One way to obtain the voice of the customer is, by simply, asking them.
On Twitter today, I was presented with an invitation to complete a brief twitter brand survey for McDonald’s. I’ve seen these surveys from Twitter before. I recently received a customer satisfaction surveyÂ from KFCÂ . I was surprised to see an invitation and was also curious. So, I went ahead and took the survey. Below is the Twitter Survey invitation:
Twitter has selected a small group of users for a brief survey. Answer a few questions and have your opinion count!
I didn’t what the survey was going to be about – it wasn’t apparent in the invitation.
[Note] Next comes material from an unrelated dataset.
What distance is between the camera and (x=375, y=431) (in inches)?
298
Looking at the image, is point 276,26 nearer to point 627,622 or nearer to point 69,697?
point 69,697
It turns out the survey is from McDonald’s:
How would you rate McDonald’s in terms of having food you feel good about eating?
Now, the Net Promoter Question – which is also quite predictable, since most businesses are using the NPS these days:
How likely are you to purchase food from McDonald’s within the next 30 days?
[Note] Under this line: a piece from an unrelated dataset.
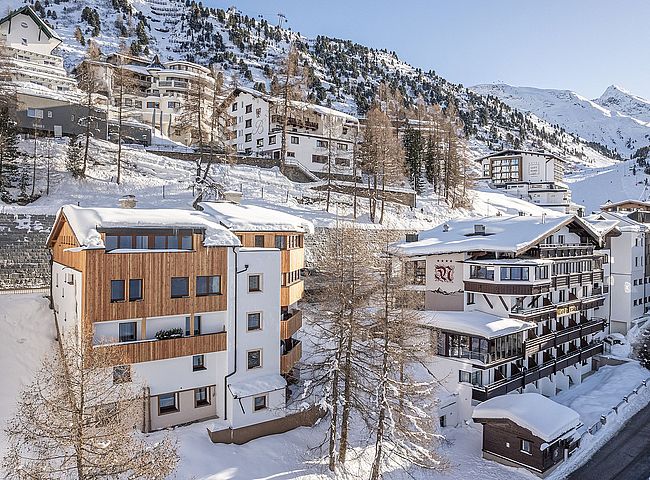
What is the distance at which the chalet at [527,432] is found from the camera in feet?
85.1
Now, I’m asked about my visit behavior to Mcdonald’s:
How often do you visit McDonald’s?
And, that’s the end of the survey.
All in all, the survey was well done. The screens flowed well from one screen to the next. What is weird though is that, as a user, I had no idea what the survey would be about. It was about McDonald’s – I would have been a definite promoter if I were offered some free food or something. Regardless, the survey was pretty smooth and easy.
Twitter is calling this a “Brand Survey”. They claim the following:
Brand surveys allow users of Twitter to optionally share their perceptions of different companies and products. These surveys are linked to within tweets from the @twittersurveys account.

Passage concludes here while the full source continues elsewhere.